L’avenir de la science ?
Je ne sais pas si vous connaissez le site http://www.votonspourlascience.fr, il s’agit d’un site fort intéressant qui s’est donné pour mission « de faire de la science un enjeu politique et d’offrir la parole à un électorat qui se pose des questions sur les propositions des candidats à la présidentielle 2012 en matière de science et d’innovation. » Le but est louable, et pour l’instant la réalisation parait bonne, même si parfois je trouve que les question sont un peu trop consensuelles. Je m’explique, il s’agit souvent de questions ouvertes du type « que ferez vous pour blabla en 2012 ? », « quelle doit être le rôle de (au choix université, état, ministère, etc) dans la politique scientifique », l’inconvénient est alors que la qualité de la réponse est limitée par la réflexion du répondant sur le sujet. Hors, on voit que la réflexion est souvent pauvre, convenue, peu audacieuse, et surtout montre un manque de connaissance des répondants de ce qu’est la science, et des différences entre recherche, R&D, innovation, etc. Ceci étant, on ne peut rejeter la faute sur http://www.votonspourlascience.fr, la qualité et le contenu des réponses montrent bien où se situe le problème. On notera d’ailleurs que les réponses sont bien plus qualitatives pour les questions ayant trait à l’éducation supérieure, et plus engagées dans le domaine de la politique énergétique, ce qui ne surprendra personne. Dans le premier cas car c’est un domaine balisé et bien connu des candidats, le deuxième car c’est un élément différenciant entre candidats, qui correspond à une attente (supposée ?) de la population française. Cependant, pour être clair, je trouve la démarche de votonspourlascience très bonne, et c’est globalement une réussite.

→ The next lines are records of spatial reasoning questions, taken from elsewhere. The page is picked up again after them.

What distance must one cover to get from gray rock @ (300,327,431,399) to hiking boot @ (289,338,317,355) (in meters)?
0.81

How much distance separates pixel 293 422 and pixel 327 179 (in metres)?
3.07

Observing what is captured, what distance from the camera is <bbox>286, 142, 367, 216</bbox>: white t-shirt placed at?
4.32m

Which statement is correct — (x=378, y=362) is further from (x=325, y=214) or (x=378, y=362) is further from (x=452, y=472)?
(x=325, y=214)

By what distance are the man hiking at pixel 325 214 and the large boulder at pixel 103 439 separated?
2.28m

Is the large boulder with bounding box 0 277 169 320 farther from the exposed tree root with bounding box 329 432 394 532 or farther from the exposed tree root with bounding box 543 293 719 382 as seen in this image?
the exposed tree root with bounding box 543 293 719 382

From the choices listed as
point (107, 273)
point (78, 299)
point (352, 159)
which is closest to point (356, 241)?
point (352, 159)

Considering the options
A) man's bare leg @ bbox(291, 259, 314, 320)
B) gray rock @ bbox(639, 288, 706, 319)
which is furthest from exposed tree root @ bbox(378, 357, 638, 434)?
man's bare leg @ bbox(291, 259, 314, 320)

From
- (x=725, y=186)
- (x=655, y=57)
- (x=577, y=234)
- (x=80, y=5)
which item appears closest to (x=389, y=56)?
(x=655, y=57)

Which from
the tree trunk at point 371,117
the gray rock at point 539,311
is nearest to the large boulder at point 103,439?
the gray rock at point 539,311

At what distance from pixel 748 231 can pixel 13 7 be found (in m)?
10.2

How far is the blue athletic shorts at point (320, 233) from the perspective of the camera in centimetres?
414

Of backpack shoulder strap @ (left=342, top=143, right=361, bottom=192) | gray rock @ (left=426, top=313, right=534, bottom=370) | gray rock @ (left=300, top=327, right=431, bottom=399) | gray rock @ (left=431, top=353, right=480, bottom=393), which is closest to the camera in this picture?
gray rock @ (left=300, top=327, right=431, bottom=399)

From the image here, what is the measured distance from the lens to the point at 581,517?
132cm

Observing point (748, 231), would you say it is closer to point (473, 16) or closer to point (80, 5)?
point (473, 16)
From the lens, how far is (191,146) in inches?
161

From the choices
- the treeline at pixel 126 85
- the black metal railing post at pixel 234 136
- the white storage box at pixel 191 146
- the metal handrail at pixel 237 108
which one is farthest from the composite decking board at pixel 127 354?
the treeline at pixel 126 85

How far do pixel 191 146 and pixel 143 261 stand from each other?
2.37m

En périphérie de ce projet s’est greffé un autre projet : contacter les blogueurs politiques afin de connaître les orientations (concernant l’avenir de la science) que ces derniers souhaiteraient voir proposées et débattues par leurs partis ou candidats respectifs. Là je vais être beaucoup plus sévère, car je ne comprends même pas l’intérêt de la démarche. Bien sur je ne suis pas blogueur politique, je suis même un scientifique (il parait qu’on dit comme ça, ce qui ne correspond pas à la réalité : je suis chercheur – et enseignant d’ailleurs – et j’adhère à la méthode de travail dite « scientifique », mais scientifique ce n’est pas un métier), mais je ne peux m’empêcher de ricaner nerveusement quand je vois les sujets abordés par les blogueurs politiques concernant l’avenir de la science.
Le premier post que j’ai lu donnait les thématiques de recherches importantes selon le rédacteur. Euh non, en fait le rédacteur donne 2 problèmes (stockage de l’énergie et nourrir toute la planète) qui selon lui sont les enjeux scientifiques de demain. Mais en fait, ce que je lis dans ce post, c’est une demande de la société, certes tout à fait louable, mais certainement pas l’avenir de la science. On est là dans une programmatique, d’ailleurs plus ingénierie que recherche car on y cible des problèmes concrets a priori, on parle non pas de l’avenir de la science, mais des problèmes qu’on voudrait résoudre dans le futur, en pensant que la science le fera pour nous. Il y a sans doute de plus une confusion involontaire entre recherche, R&D et ingénierie dans ce type de volonté affichée.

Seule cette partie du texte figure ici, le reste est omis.